● Exercices à traiter
(A) Répondez à ces questions sur l'arrêt :
(i) Qui préside la juridiction ?
(ii) Dans quelle région la société Transports Cardoso livrait-elle des médicaments aux pharmaciens ?
(iii) À partir de quel mois et de quelle année la société OCP Répartition a-t-elle réduit le nombre de tournées ?
(B) Reproduisez à l'identique le passage de l'arrêt qui va de "Mes de Maria, Gringnon" jusqu'à "à cette dernière.".

Livv
Décisions

CA Paris, Pôle 5 ch. 5, 28 janvier 2016, n° 14-22836

PARIS

Arrêt

PARTIES

Demandeur :

OCP Répartition (SAS)

Défendeur :

Transports Cardoso (SARL), Cardoso (ès qual.)

COMPOSITION DE LA JURIDICTION

Président :

Mme Perrin

Conseillers :

Mme Rohart-Messager, M. Dabosville

Avocats :

Mes de Maria, Gringnon Dumoulin, Nelsom, Silvere

T. com. Lille, du 23 oct. 2012

23 octobre 2012

FAITS ET PROCÉDURE

A compter de l'année 2004, la société OCP Répartition, qui exerce l'activité principale de grossiste répartiteur, a confié à la société Transports Cardoso la réalisation de prestations sur la région Champagne-Ardenne consistant à livrer des médicaments aux pharmaciens de la région.

Deux types de tournées lui étaient plus précisément dévolus, de manière régulière et significative des tournées dites "permanentes" et des tournées dites de "remplacement".

La société OCP Répartition a, dès le mois de juin 2011, réduit, de manière très significative, le nombre de tournées jusqu'alors confiées à cette dernière.

La société Transports Cardoso a appris que les prestations de transport qui lui avaient été ainsi retirées étaient, depuis cette date, confiées à une société de transport concurrente qu'un de ses anciens salariés avait rejoint quelques mois plus tôt.

Estimant avoir été victime d'une rupture brutale des relations commerciales établies, la société Cardoso a saisi le Tribunal de commerce de Lille d'une action en réparation de son préjudice.

Par jugement du 23 janvier 2012, le Tribunal de commerce de Lille a condamné la société OCP Répartition SAS à payer à la SARL Transports Cardoso une somme de 51 470 euro à titre de dommages et intérêts pour rupture partielle de relations commerciales établies, sur le fondement de l'article L. 442-6, I, 5° du Code de commerce, outre une somme de 3 000 euro au titre de l'article 700 du Code de Procédure civile et les entiers dépens de l'instance.

Le 14 décembre 2012 la société OCP Répartition a interjeté appel de cette décision.

[Données de raisonnement sur la géométrie de scènes]
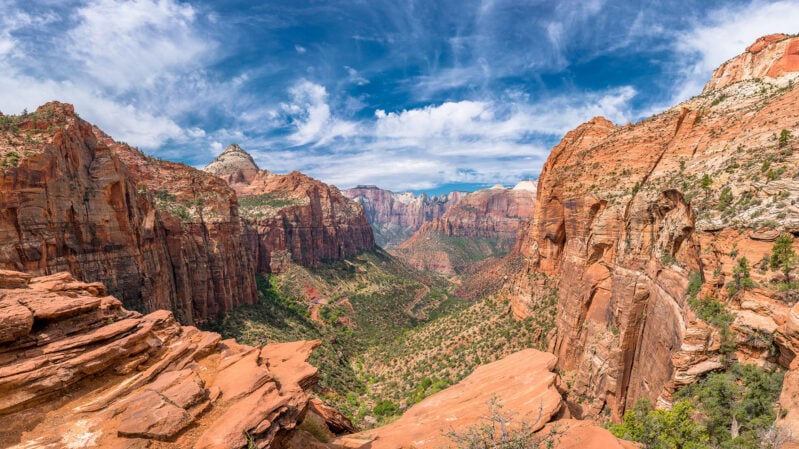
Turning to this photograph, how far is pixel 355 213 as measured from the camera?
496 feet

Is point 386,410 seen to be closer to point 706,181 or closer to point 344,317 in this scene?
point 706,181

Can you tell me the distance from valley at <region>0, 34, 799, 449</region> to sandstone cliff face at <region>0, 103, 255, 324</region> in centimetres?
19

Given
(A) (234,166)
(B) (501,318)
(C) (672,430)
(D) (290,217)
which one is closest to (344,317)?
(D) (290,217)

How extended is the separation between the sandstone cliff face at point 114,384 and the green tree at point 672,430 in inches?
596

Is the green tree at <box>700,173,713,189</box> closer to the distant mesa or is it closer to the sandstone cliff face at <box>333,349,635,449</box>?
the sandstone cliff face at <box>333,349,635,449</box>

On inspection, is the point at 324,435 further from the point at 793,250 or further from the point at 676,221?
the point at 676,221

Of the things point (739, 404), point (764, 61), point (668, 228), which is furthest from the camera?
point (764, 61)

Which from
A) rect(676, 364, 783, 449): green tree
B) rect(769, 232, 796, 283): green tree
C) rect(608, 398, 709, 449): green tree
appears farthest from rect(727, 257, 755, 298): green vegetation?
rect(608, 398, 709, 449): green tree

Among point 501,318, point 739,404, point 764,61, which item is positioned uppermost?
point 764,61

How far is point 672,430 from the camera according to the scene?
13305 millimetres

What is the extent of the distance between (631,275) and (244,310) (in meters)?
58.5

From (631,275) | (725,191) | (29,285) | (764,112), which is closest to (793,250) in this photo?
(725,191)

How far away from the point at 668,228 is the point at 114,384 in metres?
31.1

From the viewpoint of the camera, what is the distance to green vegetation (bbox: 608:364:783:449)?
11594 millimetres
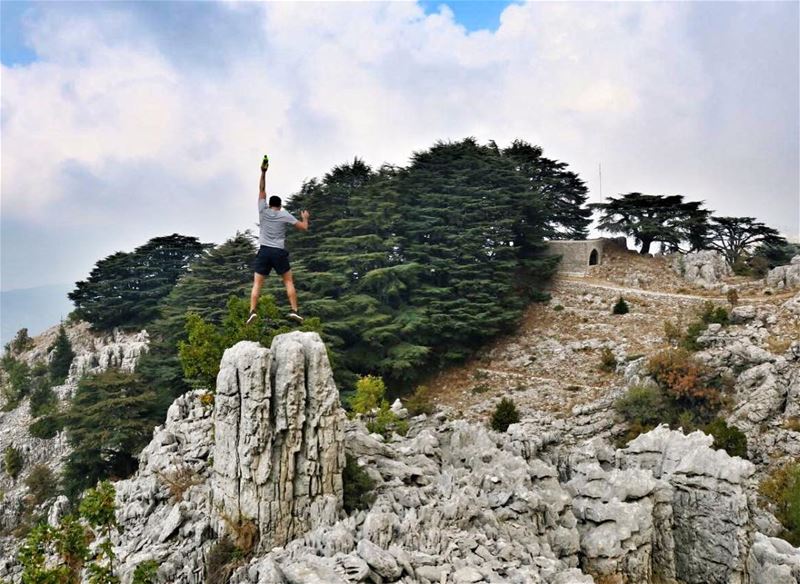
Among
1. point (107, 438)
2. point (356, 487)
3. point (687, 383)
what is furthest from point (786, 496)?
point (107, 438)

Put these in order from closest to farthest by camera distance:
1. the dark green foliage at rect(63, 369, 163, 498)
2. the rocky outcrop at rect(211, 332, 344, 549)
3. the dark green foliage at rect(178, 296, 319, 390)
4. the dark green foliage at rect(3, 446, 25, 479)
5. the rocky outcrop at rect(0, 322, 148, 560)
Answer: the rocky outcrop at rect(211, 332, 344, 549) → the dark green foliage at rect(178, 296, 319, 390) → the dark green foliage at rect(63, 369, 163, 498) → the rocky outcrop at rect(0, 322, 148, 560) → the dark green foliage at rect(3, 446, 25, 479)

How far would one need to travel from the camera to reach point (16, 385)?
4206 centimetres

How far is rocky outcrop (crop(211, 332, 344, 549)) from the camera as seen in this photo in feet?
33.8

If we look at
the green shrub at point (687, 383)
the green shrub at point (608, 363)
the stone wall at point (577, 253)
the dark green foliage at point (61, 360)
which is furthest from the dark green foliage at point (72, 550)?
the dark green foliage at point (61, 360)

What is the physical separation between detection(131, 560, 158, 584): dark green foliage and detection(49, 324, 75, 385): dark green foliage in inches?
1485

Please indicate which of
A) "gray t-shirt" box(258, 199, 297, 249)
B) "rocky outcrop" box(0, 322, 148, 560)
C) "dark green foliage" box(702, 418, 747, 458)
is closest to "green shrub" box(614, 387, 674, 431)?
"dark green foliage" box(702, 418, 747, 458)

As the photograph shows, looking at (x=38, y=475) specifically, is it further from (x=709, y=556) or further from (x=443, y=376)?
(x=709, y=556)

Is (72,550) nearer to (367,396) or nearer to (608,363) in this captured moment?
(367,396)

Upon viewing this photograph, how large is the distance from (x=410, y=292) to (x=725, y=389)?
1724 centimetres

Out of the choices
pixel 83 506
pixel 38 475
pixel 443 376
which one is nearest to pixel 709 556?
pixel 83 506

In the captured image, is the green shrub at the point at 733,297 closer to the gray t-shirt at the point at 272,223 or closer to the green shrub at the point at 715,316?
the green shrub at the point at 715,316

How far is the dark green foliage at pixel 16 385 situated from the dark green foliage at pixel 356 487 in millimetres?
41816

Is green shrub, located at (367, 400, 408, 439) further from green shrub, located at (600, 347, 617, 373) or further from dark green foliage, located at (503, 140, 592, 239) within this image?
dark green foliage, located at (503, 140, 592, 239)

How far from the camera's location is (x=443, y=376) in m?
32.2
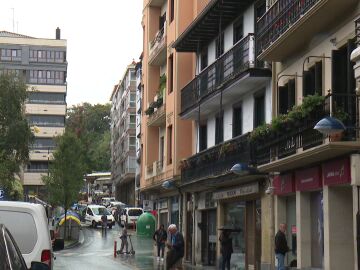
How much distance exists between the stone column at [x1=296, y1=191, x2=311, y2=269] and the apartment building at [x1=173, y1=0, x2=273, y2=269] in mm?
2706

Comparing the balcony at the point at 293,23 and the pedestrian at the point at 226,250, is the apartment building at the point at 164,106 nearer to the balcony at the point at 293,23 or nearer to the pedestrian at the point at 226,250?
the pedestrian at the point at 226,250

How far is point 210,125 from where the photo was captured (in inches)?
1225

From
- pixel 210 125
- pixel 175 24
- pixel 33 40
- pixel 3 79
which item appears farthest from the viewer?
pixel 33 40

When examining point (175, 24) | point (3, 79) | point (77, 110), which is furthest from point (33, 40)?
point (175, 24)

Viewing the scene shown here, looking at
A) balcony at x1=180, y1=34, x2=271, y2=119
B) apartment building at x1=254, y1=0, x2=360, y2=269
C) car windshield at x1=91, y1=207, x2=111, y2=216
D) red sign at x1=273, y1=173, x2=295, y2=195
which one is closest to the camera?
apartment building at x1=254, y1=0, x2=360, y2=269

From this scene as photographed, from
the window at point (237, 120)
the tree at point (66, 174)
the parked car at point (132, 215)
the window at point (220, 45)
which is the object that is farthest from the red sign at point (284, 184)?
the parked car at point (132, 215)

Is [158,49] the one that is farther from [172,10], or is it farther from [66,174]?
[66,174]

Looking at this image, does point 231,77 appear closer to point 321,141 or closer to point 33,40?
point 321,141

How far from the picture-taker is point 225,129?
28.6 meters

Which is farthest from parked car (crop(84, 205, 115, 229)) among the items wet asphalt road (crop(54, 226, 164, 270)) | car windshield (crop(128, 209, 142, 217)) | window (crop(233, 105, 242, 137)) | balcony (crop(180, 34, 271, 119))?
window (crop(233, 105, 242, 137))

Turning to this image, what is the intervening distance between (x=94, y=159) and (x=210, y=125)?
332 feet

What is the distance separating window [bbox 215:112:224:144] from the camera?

● Corrigés par exercice
(A)
(i) Mme Perrin.
(ii) La région Champagne-Ardenne.
(iii) Juin 2011.

(B)
Mes de Maria, Gringnon Dumoulin, Nelsom, Silvere

T. com. Lille, du 23 oct. 2012

23 octobre 2012

FAITS ET PROCÉDURE

A compter de l'année 2004, la société OCP Répartition, qui exerce l'activité principale de grossiste répartiteur, a confié à la société Transports Cardoso la réalisation de prestations sur la région Champagne-Ardenne consistant à livrer des médicaments aux pharmaciens de la région.

Deux types de tournées lui étaient plus précisément dévolus, de manière régulière et significative des tournées dites "permanentes" et des tournées dites de "remplacement".

La société OCP Répartition a, dès le mois de juin 2011, réduit, de manière très significative, le nombre de tournées jusqu'alors confiées à cette dernière.